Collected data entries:
• • • • •
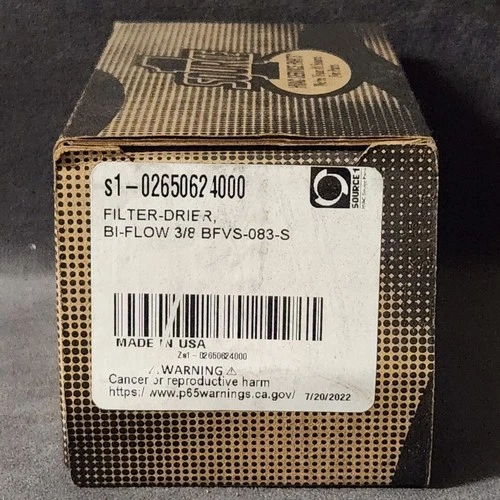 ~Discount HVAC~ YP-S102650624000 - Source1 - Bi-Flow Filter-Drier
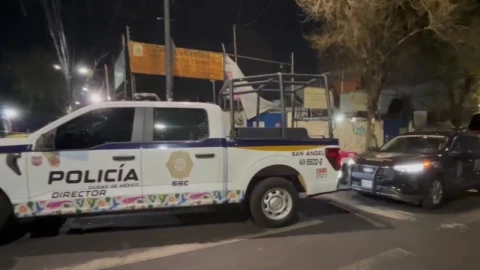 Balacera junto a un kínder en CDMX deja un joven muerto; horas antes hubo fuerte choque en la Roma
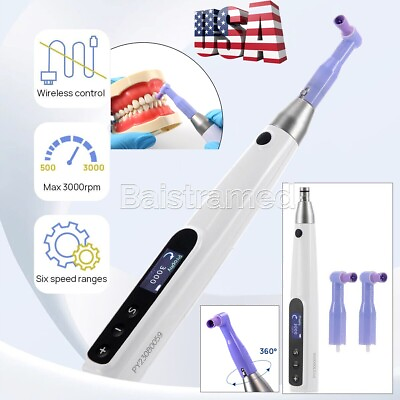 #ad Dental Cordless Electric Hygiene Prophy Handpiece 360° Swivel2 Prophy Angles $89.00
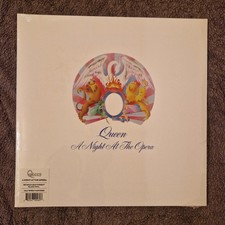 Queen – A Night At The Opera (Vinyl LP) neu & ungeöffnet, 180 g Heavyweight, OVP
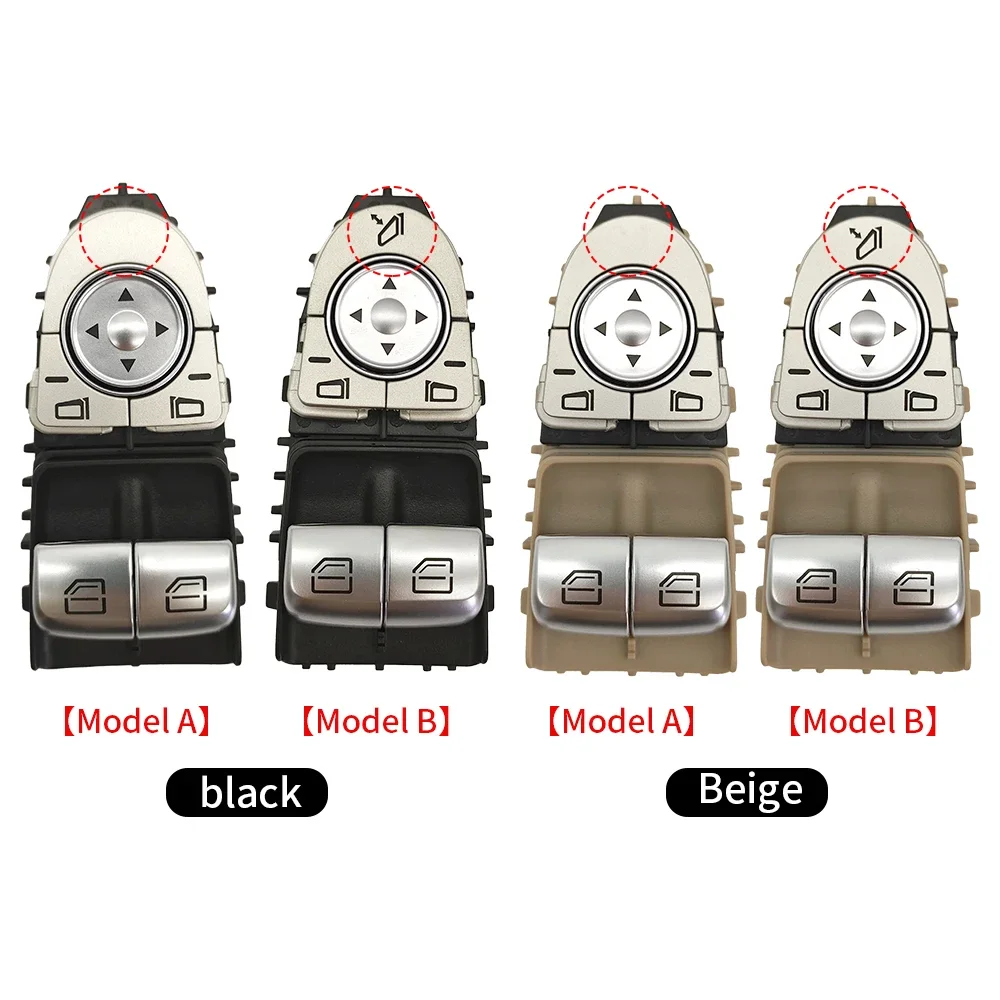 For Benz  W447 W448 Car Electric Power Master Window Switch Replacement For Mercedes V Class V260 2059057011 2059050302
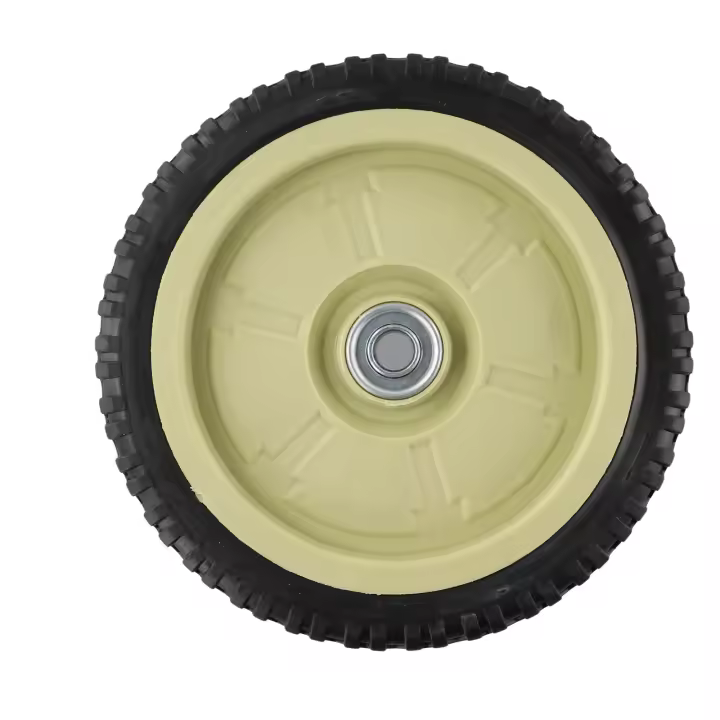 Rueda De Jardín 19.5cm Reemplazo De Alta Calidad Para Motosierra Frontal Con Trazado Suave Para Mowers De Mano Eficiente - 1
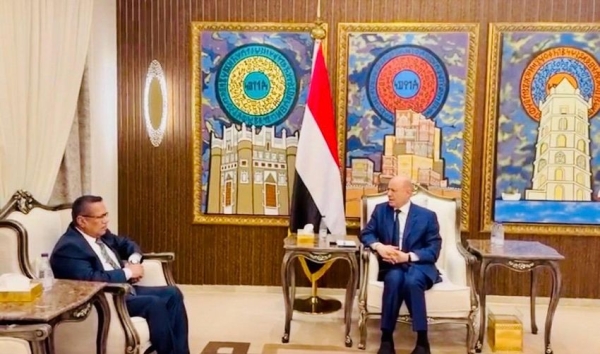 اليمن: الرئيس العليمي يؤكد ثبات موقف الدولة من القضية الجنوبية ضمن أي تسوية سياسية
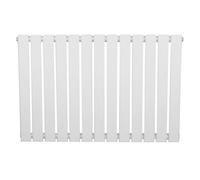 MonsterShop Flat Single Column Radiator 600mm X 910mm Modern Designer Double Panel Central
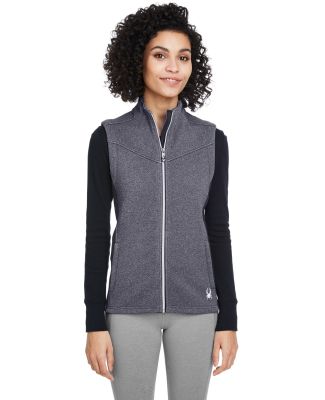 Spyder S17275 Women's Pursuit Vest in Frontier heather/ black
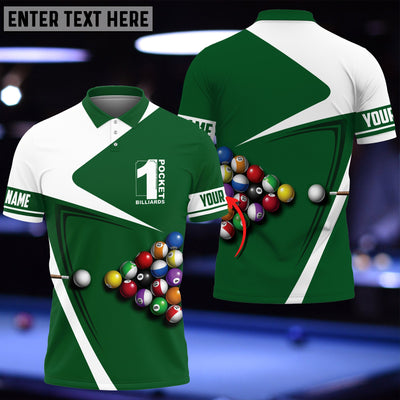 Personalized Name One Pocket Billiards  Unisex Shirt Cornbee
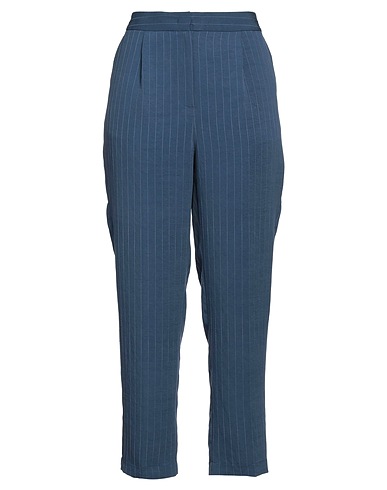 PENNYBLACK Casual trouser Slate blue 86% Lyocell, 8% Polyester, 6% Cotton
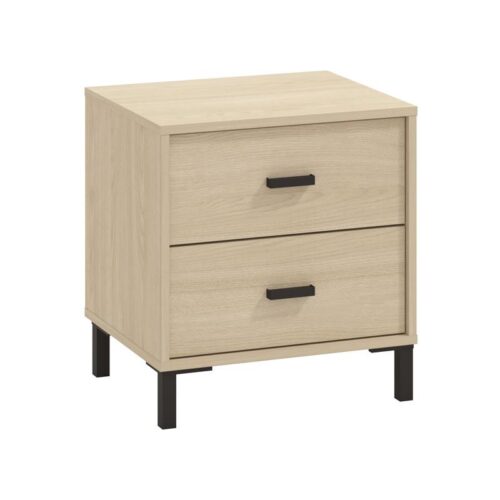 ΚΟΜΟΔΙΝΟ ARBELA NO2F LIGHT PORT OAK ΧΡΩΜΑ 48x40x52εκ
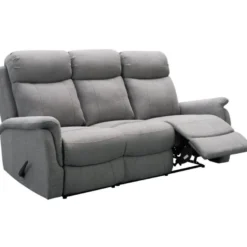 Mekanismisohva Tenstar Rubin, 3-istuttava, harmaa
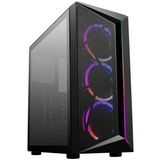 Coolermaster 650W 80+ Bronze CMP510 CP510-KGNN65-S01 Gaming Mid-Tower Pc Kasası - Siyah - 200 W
• • • • •
◆ TASK BRIEF
Please return, exactly as written, the lines from the first line of the records above through the line containing "Queen – A Night", both included, leaving out any pictures.

◆ EXERCISE ANSWER
 ~Discount HVAC~ YP-S102650624000 - Source1 - Bi-Flow Filter-Drier
 Balacera junto a un kínder en CDMX deja un joven muerto; horas antes hubo fuerte choque en la Roma
 #ad Dental Cordless Electric Hygiene Prophy Handpiece 360° Swivel2 Prophy Angles $89.00
 Queen – A Night At The Opera (Vinyl LP) neu & ungeöffnet, 180 g Heavyweight, OVP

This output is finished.